The Surreal Life

Jon Spayde Utne magazine

For a movement that set out to change the world, surrealism seems at first glance to have left a pretty paltry legacy: Salvador Dal?'s melted watches, Rene Magritte's little men in bowler hats, and an adjective -- surreal -- that's been abused almost as often as ironic. Yet appearances may be (appropriately) deceiving. Surrealistic currents, coursing through our media culture, transform much of what we see and how we see it. In fact, we may all be surrealists without knowing it.

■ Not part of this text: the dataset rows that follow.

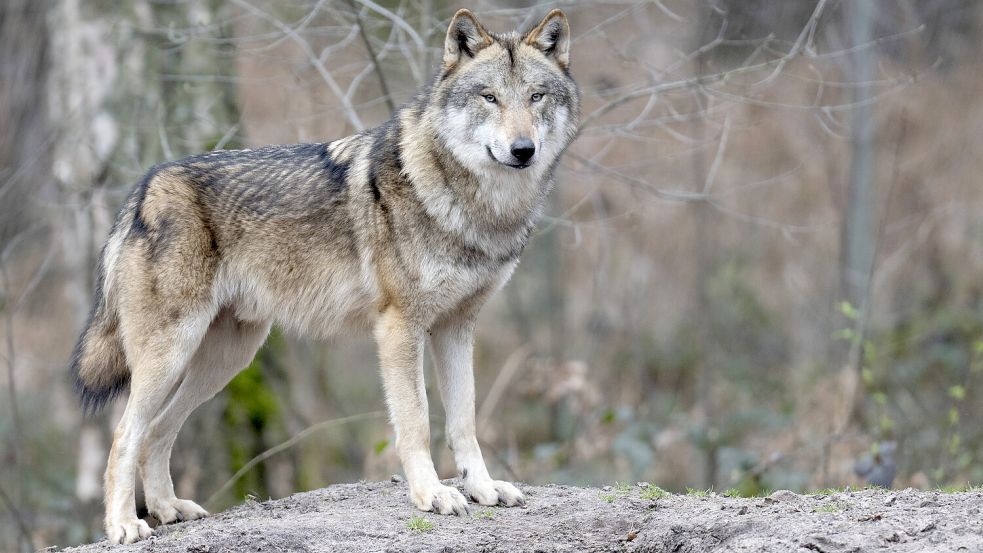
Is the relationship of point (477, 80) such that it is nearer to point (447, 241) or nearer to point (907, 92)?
point (447, 241)

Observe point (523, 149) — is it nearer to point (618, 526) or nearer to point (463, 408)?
point (463, 408)

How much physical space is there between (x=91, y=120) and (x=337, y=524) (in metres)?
5.49

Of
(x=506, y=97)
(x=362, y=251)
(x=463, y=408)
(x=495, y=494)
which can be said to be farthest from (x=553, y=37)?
(x=495, y=494)

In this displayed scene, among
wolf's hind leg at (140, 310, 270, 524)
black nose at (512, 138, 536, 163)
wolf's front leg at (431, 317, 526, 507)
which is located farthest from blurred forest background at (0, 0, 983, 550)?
black nose at (512, 138, 536, 163)

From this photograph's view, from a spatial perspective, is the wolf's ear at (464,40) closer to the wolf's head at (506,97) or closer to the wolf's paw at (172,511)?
the wolf's head at (506,97)

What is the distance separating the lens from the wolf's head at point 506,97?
17.2 ft

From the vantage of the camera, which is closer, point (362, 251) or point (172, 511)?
point (362, 251)

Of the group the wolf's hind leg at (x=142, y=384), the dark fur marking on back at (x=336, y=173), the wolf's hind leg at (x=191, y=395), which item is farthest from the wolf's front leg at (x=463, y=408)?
the wolf's hind leg at (x=142, y=384)

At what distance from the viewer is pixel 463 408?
5699mm

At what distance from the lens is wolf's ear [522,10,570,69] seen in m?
5.64

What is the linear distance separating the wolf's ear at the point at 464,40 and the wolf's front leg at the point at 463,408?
1435mm

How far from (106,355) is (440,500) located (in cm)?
211

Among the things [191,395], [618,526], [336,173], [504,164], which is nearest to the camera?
[618,526]

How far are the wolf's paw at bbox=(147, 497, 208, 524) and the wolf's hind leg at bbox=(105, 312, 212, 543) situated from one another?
1.24 feet
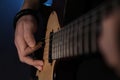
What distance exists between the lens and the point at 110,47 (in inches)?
15.9

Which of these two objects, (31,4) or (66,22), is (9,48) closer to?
(31,4)

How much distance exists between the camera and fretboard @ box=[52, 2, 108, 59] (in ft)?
1.47

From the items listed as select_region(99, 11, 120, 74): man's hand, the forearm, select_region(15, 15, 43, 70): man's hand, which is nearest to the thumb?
select_region(15, 15, 43, 70): man's hand

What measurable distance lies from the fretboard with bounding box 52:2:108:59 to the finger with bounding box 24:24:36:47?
147 millimetres

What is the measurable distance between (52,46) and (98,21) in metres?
0.35

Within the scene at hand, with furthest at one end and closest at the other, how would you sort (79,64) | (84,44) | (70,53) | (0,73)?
(0,73) → (79,64) → (70,53) → (84,44)

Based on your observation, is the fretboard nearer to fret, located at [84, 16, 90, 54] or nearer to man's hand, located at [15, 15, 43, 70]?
fret, located at [84, 16, 90, 54]

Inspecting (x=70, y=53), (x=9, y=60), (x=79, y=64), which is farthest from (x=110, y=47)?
(x=9, y=60)

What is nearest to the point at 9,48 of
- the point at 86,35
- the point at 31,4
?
the point at 31,4

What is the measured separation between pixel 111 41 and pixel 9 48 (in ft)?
4.29

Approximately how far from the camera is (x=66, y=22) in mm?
767

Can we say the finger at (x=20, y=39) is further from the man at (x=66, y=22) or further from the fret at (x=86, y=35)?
the fret at (x=86, y=35)

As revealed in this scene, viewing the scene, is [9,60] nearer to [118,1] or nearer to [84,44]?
[84,44]

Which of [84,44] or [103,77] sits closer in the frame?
[84,44]
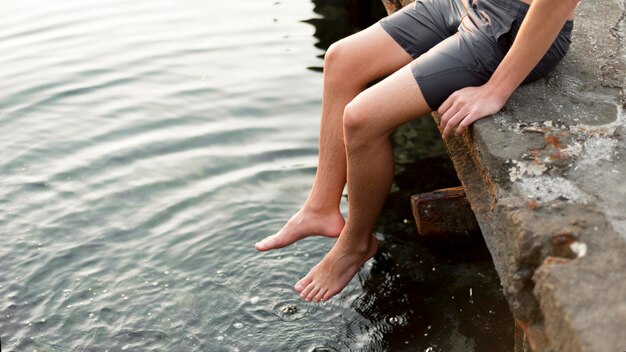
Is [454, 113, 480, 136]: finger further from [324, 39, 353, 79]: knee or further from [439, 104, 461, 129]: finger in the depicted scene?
[324, 39, 353, 79]: knee

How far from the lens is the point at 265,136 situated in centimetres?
570

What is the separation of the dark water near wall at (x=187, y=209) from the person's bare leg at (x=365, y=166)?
0.87 ft

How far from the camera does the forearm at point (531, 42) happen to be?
2777mm

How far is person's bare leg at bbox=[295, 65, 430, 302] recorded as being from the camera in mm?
3068

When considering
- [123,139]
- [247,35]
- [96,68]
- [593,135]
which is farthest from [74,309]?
[247,35]

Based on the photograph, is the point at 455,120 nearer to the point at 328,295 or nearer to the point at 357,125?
the point at 357,125

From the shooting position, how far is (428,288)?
4.08 metres

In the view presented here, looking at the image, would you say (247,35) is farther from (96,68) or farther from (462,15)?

In the early 1920s, poet Andre Breton and a handful of like-minded poets and artists in Paris read Freud and the more psychically extreme writers of the past, from the marquis de Sade to the German romantics. They experimented with what Breton called 'pure psychic automatism,' which was most often exercised in the form of 'automatic writing' -- rapid, uncensored outpourings on the page. They became convinced that the innovative, creative power that had previously been thought of as the province of artists alone lay latent in all human minds.

Unlike earlier artistic isms, which were driven by the search for new forms, surrealism asserted that form mattered little; what was important was tapping the power of everyone's unconscious and sparking a revolution both psychic and political. (The surrealists even established an uneasy alliance with the Communist Party. It didn't last.)

Surrealist activity would spread worldwide and take a bewildering variety of forms: the crystalline poetry of Paul Eluard; Louis Aragon's melding of prose documentary and dream-vision; Max Ernst's frottages (made by rubbing chalk on a piece of paper that had been laid over a piece of wood or another grainy surface); the Czech Jindrich Styrsky's moody, disturbing photo collages. The one quality that nearly all surrealist art shared was reveling in odd juxtapositions -- visual and verbal non sequiturs that created a sense that ordinary life and dream are two sides of one thin coin. Breton became convinced that daily life itself could be experienced surrealistically; he made forays into the Paris flea markets, enjoying the rich strangeness of the place and searching for the 'most surreal object.'

Today, a hardy band of artists in Chicago, led by Franklin Rosemont, keep surrealism alive as both an artistic and a political movement. Other groups, from Serbia to Argentina, claim the legacy formally or informally; American artist J. Karl Bogartte's Web site has links to many of them (http://homepage.mac.com/photomorphose/links2.html). The work of Boulder-based writer Rikki Ducornet recalls the stories of surrealist foremothers like Leonora Carrington. Among younger artists, the playwright Lisa D'Amour and the Oakland-based alternative rapper Doseone handle language with a sense of dreamlike flow and unpredictable juxtaposition that are purely surrealist in spirit.

'I like to use the unexpected to jolt audiences into an awareness that their everyday lives don't necessarily make logical sense,' says D'Amour, an admirer of Breton whose latest play 'ends with people pulling flowers out of each other's eyes.'

But the real impact of surrealism on our culture is both broader and deeper. Eric Lorberer, editor of the surrealist-friendly literary review Rain Taxi, points out that 'it's been said that there's more surrealism in 15 minutes of MTV than in the last 20 years of the art world. We have absorbed so much surrealism, almost without realizing it, in our advertising and our media culture that it's hard to think outside of it.'

For Lorberer, we mostly experience surrealism in its descendant, postmodernism, a steady flow of incongruous, often disconnected images from many times and places. We flip from the History Channel to CNN to ads that Dal? might have created; the Internet takes us on an even wilder ride around the world and from psyche to psyche. Our daily lives are full of encounters with people from different cultures and other surprises of a thousand kinds. Although sophisticated artists can make postmodernism meaningful, for many of us it's a psychic overload from which we seek relief in everything from simplicity circles to suburban 'safety.' But we may tune out too much. 'The problem,' Lorberer says, 'is that we are likely to put blinders on and just sit in our cubicles, hiding from the marvelous in our lives.'

What if we went the other way and reclaimed our own experience in a surrealist spirit? If advertising and music videos have trained us to appreciate a surreal flow of discontinuities, then we ought to be able to enjoy them, creatively and intentionally, in our own lives: the Arabic we hear at the corner store, the anime comics in the bookstore rack, the bizarre profusion of the supermarket, mixed with our dreams and fantasies. A transition from being overwhelmed 'consumers of images' to empowered artists of the everyday could begin with a shift of attitude from postmodern prostration to surrealist elation.